Para o ex-senador, os jovens precisam se conscientizar da sua importância para o amadurecimento e fortalecimento da democrática, e para formulação de novas políticas públicas.

“Sem participação popular, sem juventude, não existe avanço na distribuição das riquezas e serviços do País”, explica. 

João Pedro, ex-senador pelo AM

“Foram os partidos políticos de esquerda, os movimentos estudantis, os sindicatos de trabalhadores, os artistas e os intelectuais, principalmente a partir das universidades, que se uniram nas ruas, nos parlamentos, nas ocupações de terras urbanas e rurais, e reconquistaram a liberdade roubada pelo regime militar”, disse João Pedro.

João Pedro acentua ainda que o livro é oportuno porque, neste momento, conquistas sociais dos setores mais pobres da sociedade brasileira já foram ou estão sendo corroída pelo atual governo, matriz ideológica é ultradireitista.

“O livro mostra que conquistas importantes, como direitos sociais e trabalhistas, foram desmontados para dar lugar ao trabalho precarizado e destituído de qualquer recompensa digna”, comentou.  

O autor disse que selecionou momentos vividos por ele e por outros protagonistas no decorrer de vinte e cinco anos. São registros de agendas, de cartazes de campanha eleitoral partidária ou sindical, panfletos de portas de fábricas, fotografias e muito material em fluxo de memória.   

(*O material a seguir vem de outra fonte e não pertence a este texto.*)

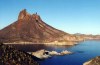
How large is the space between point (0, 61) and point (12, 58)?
670 cm

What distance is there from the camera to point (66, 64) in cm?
15638

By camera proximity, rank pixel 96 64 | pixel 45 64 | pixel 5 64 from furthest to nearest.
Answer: pixel 45 64 → pixel 96 64 → pixel 5 64

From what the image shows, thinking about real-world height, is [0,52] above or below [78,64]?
above

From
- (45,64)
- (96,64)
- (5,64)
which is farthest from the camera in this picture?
(45,64)

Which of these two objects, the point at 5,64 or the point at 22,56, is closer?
the point at 5,64

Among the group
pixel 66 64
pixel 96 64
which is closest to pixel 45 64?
pixel 66 64

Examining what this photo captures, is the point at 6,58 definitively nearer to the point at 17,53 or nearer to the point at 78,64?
the point at 17,53

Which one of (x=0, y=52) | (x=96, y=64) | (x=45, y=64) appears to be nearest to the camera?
(x=0, y=52)

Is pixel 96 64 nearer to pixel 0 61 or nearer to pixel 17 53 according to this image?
pixel 17 53

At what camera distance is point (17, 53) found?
11144 centimetres

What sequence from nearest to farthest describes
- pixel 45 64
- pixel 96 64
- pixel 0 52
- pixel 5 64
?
pixel 5 64
pixel 0 52
pixel 96 64
pixel 45 64

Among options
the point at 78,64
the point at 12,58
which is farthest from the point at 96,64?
the point at 12,58

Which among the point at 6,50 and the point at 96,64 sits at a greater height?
the point at 6,50

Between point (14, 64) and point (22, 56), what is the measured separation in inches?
411
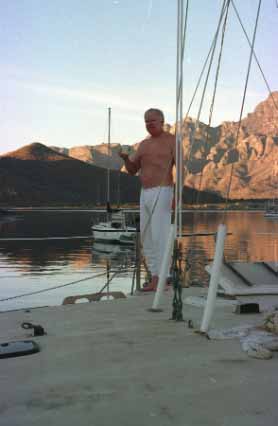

A obra está organizada em capítulos que vão desde a sua participação no movimento estudantil, nas décadas de 1970 e 1980, passa pela atuação no parlamento municipal e estadual, até a Caravana da Cidadania (também conhecida como Caravana das Águas), a viagem de campanha do ex-presidente entre Manaus (AM) e Belém (PA), em 1994.

A esquerda em treze atos 

  1. Vindo para Manaus
  2. Nasce o bairro Zumbi do Palmares 
  3. Mercedes Sosa canta no palco do Teatro Amazonas 
  4. A caravana das águas
  5. A primeira Comissão Provisória do PC do B em Manaus
  6. Houve um engano 
  7. A primeira greve operária no Distrito Industrial de Manaus
  8. Bombas nas terras dos povos indígenas Sateré-Mawé
  9. Livraria Maíra
  10. As conquistas da meia-passagem de ônibus 
  11. O refúgio na casa de Deus
  12. Lula e Chico Mendes julgados pela LSN
  13. O rifle do professor

O autor também escolheu ao menos duas dezenas de fotografias que registram os momentos históricos abordados, resultado de pesquisa em seu acervo particular e na imprensa.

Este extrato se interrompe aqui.